We administered a classic 10-item Positive and Negative Affect Schedule (I-PANAS-SF) for the emotions attributed to the character. The used version was previously validated by Karim et al. (2011). Moreover, we added the item wistful, as we were convinced that it could have been significantly different among the conditions.

H₂_a: The dogged and menacing track (Rachmaninov) will lead to attribute a more positive affective state; the character will appear as adamant; on the contrary, Evans track will let the participant attribute the character more negative affective states.

The reason for such a hypothesis is intuitive: in the first case, music can make one imagine an evil character, possibly determined to do something harmful; while in the second case, music mood will let one picture a depressed/nostalgic character, therefore with a more negative affective state.

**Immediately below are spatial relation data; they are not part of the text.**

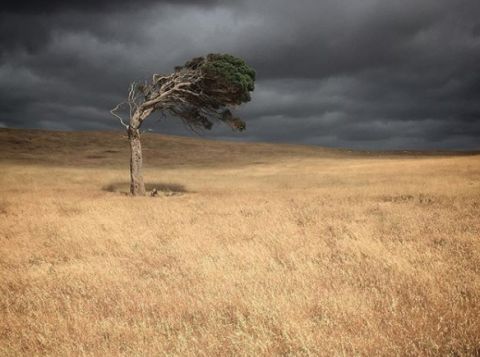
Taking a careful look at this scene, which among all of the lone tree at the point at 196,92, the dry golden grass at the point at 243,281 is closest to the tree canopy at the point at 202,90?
the lone tree at the point at 196,92

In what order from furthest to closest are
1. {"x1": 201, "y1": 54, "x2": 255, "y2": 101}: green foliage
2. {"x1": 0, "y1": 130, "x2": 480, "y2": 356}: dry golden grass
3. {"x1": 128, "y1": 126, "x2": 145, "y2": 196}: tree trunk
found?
{"x1": 128, "y1": 126, "x2": 145, "y2": 196}: tree trunk
{"x1": 201, "y1": 54, "x2": 255, "y2": 101}: green foliage
{"x1": 0, "y1": 130, "x2": 480, "y2": 356}: dry golden grass

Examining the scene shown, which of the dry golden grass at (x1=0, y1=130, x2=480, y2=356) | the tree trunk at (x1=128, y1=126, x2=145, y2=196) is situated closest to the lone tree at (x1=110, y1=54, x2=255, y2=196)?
the tree trunk at (x1=128, y1=126, x2=145, y2=196)

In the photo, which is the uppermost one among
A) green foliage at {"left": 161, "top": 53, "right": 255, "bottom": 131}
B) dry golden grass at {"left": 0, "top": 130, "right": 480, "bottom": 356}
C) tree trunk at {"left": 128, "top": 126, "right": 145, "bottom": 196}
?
green foliage at {"left": 161, "top": 53, "right": 255, "bottom": 131}

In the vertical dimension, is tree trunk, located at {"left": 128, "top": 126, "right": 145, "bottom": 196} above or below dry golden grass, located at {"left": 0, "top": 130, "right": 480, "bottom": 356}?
above

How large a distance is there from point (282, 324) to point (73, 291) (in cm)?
414

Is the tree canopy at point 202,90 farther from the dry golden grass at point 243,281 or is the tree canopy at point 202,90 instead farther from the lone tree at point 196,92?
the dry golden grass at point 243,281

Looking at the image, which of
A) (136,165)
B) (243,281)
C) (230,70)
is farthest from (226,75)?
(243,281)

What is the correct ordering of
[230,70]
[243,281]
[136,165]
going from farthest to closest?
[136,165] → [230,70] → [243,281]

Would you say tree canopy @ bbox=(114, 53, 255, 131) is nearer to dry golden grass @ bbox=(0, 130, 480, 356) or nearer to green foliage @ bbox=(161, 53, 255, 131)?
green foliage @ bbox=(161, 53, 255, 131)

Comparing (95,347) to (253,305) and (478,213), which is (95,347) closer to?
(253,305)

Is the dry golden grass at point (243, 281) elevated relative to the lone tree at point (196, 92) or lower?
lower

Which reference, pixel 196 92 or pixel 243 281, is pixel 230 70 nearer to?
pixel 196 92

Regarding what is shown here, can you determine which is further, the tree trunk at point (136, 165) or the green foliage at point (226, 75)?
the tree trunk at point (136, 165)

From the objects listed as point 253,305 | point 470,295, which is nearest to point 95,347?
point 253,305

H_2b: Evans track will show higher scores in wistfulness as opposed to Rachmaninov’s.

Impressions of Personality

To measure the participants’ personality impressions (Asch, 1946) about the character, we employed a 15-items assessment of the Big Five (Lang et al., 2011) previously validated with satisfying results.

H₃: In the light of the melancholic track, the character will be seen as more agreeable and open (i.e., very emotional) and less extroverted; on the contrary, in dependence of Rachmaninov’s track, the character will be regarded as more neurotic and conscientious (e.g., a lucid criminal) (Table 2).

TABLE 2

Table 2. Impressions of personality (hypotheses).

Plot Anticipation: Past Perspective vs. Future Perspective

As for the plot anticipation, we simply asked the participants whether they thought that the main character was remembering the past (past perspective) or taking a decision (future perspective). It was also possible to choose both options. In the first case, several five-point Likert scales were presented about the emotions that the characters could have been feeling in relation to his memory. In the second one, other Likert scales were presented on the nature of such a decision; in particular, we asked whether it could have been a morally good, neutral, or bad action. In the event that both the options (i.e., remembering and taking a decision) were chosen, both the questions on the memory and the decision appeared.

H₄: When viewed with Evans music in the background, the participants will think about someone who is remembering something nostalgic; with Rachmaninov, he will be seen as a planner of possibly evil deeds.

Environment Perception

We were interested in understanding whether a place could be seen as cozier and warmer rather than inhospitable and unpleasant in dependence of different music; therefore, we took inspiration from a study by Yamasaki et al. (2015): they analyzed the impact of music on the impressions of the environment on the three standard dimensions of emotions: activation, valence, and potency. We decided to administer a short list of five bipolar five-step Likert scales by picking only the couples of adjectives that were somehow related to the idea of coziness, so we chose four out of five from those of the valence dimension (we excluded one for reasons of redundancy), and we also added a new couple that we considered crucial: dangerous–safe.

H₅: The melancholic track will let the environment be perceived as cozier. On the contrary, Rachmaninov will let our participants perceive an unpleasant environment.

Preliminary Sample Data Analysis

Every online procedure has the merit of guaranteeing a significant number of participants in a few days; nevertheless, lacking in experimental control, a careful preliminary analysis is necessary. To improve the reliability of our sample, first, we added an attention check question in which a multiple-item Likert scale was presented with an explicit instruction to avoid filling it out; thus, we excluded all those participants who compiled such a scale. Second, we added a time count on the screen containing the video so to exclude all of those participants who had not watched the whole scene.

After such exclusions, our sample decreased from 309 to 118 participants. No further outliers were excluded.